Exercise tasks –
1. In the dinner post, how old is the daughter?
2. Repeat the dinner post from "Daughter: (nonchalantly whilst" up to and including "With her boyfriend.".

Excerpt to read –
Dinner and a Dilemma

Hot on the heels of Really Dumb Stuff, I had the following conversation with my 15-year-old daughter the other night at supper.

Daughter: (nonchalantly whilst shovelling rice and lentils into her maw) Oh ya, if Carly’s[1] mother calls, Carly’s sleeping over.

Mother: (looking around for Carly who does tend to sleep over a lot unannounced) Is she?

Daughter: (rolling eyes at my apparently limitless stupidity). No-weh! Obv.! (most one-syllable words develop 2 syllables in teenagehood, while multi-syllabic words are shortened to one syllable and/or an acronym)

Mother: Well, where is she then?

Daughter: With her boyfriend.

Mother: What? (aghast). What boyfriend?

Daughter: (completely exasperated at how long this conversation is getting). You don’t know him. He doesn’t go to our school.

Mother: (freaking just a bit at thoughts of Carly having maybe  run off with an internet perv) What school does he go to?

 Daughter: How should I know?

 Mother:  Well, is he your age or what?

 Daughter: (looking at me like I’m totally insane). Yes-seh… Oh! Em! Gee!

 Mother: And his parents let her sleep over there?

 Daughter: NO-WEH! (Shovelling faster to get away from this seemingly endless interrogation)

 Mother: So, does he sneak her in or what?

 Daughter: (mumbles something)

 Mother: What?

 Daughter: They sleep outside.

 Mother: (speechless, yet somehow manages to find speech). They sleep outside? Are they crazy?

 Daughter: I told her she was crazy. But she’s done it before. They sleep in the park or under a bridge. ( she says coolly like this is a normal thing for teenagers to doSupper’s done. Daughter looks yearningly toward her room) Can I go? I have to study for my exam tomorrow.

 Mother: Wait a minute. What am I supposed to do with this information?

 Daughter: (wide-eyed with panic) NOTHING!

 Mother: (thinking furiously).

 Mother and Daughter have kind of a pact that she can feel free tell me anything that she’s done or her friends have done or other people have done to her or things that are troubling her —  no matter how awful she thinks it is and I promise not to freak out or do anything unless she wants me to.

Data excerpt –
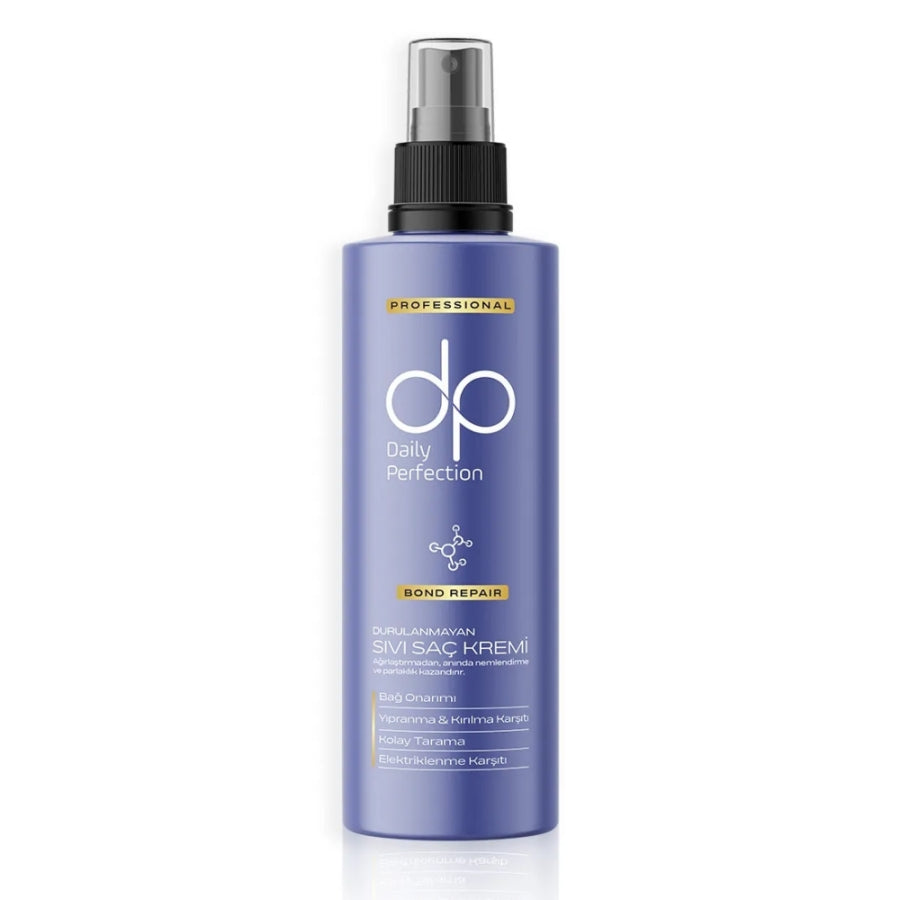 Dp Daily Perfection Bond Repair Leave-In Conditioner 180ml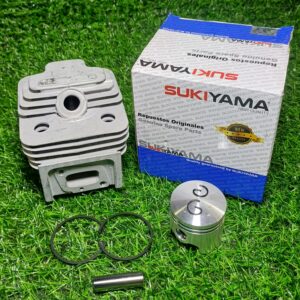 CILINDRO DOMOPOWER TL43/CG430 SUKIYAMA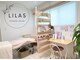リラ(lilas)の写真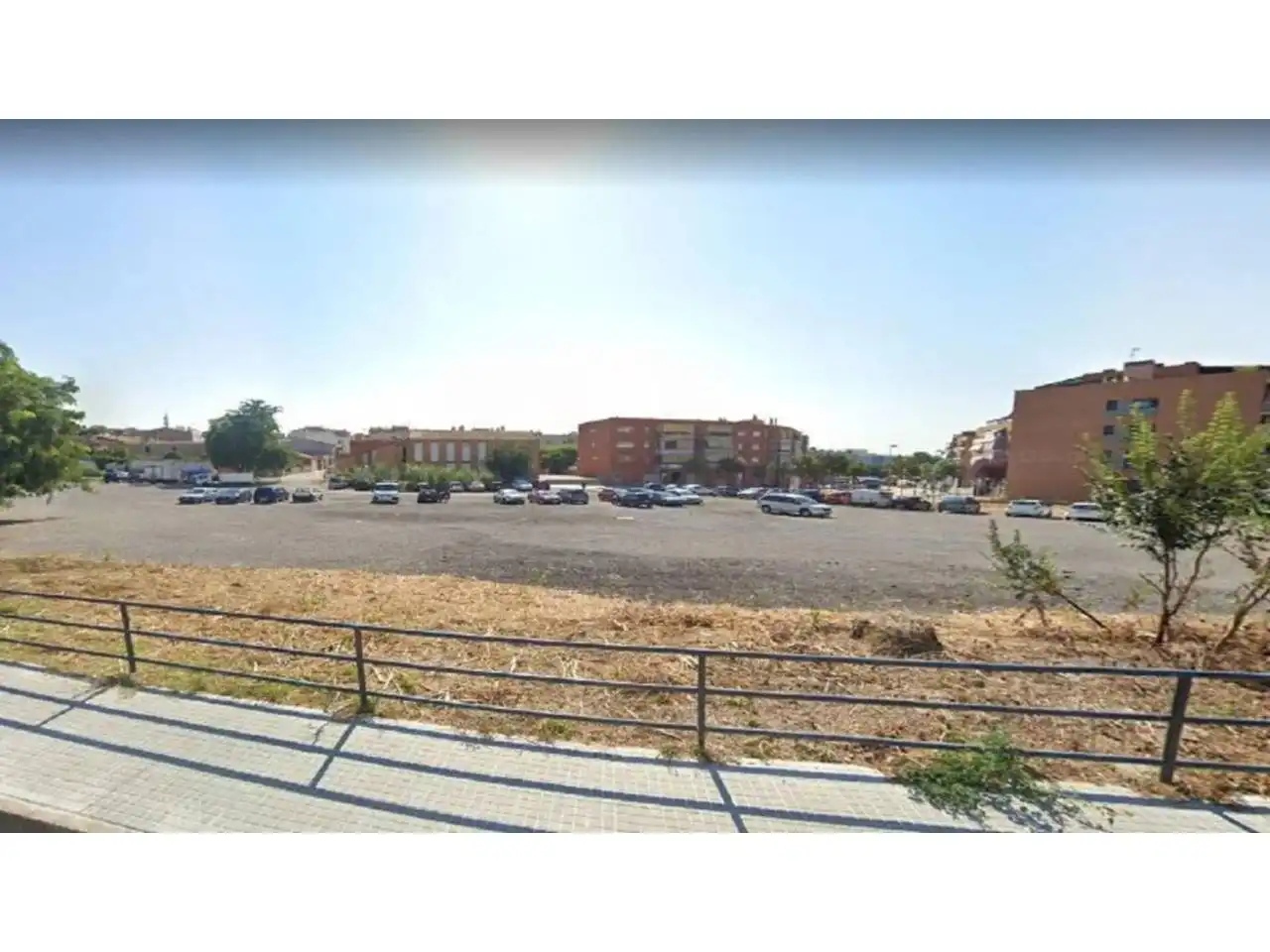 Residential land for sale in Calle Rambla, imagen 2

Solutions to the tasks –
1. 15

2.
Daughter: (nonchalantly whilst shovelling rice and lentils into her maw) Oh ya, if Carly’s[1] mother calls, Carly’s sleeping over.

Mother: (looking around for Carly who does tend to sleep over a lot unannounced) Is she?

Daughter: (rolling eyes at my apparently limitless stupidity). No-weh! Obv.! (most one-syllable words develop 2 syllables in teenagehood, while multi-syllabic words are shortened to one syllable and/or an acronym)

Mother: Well, where is she then?

Daughter: With her boyfriend.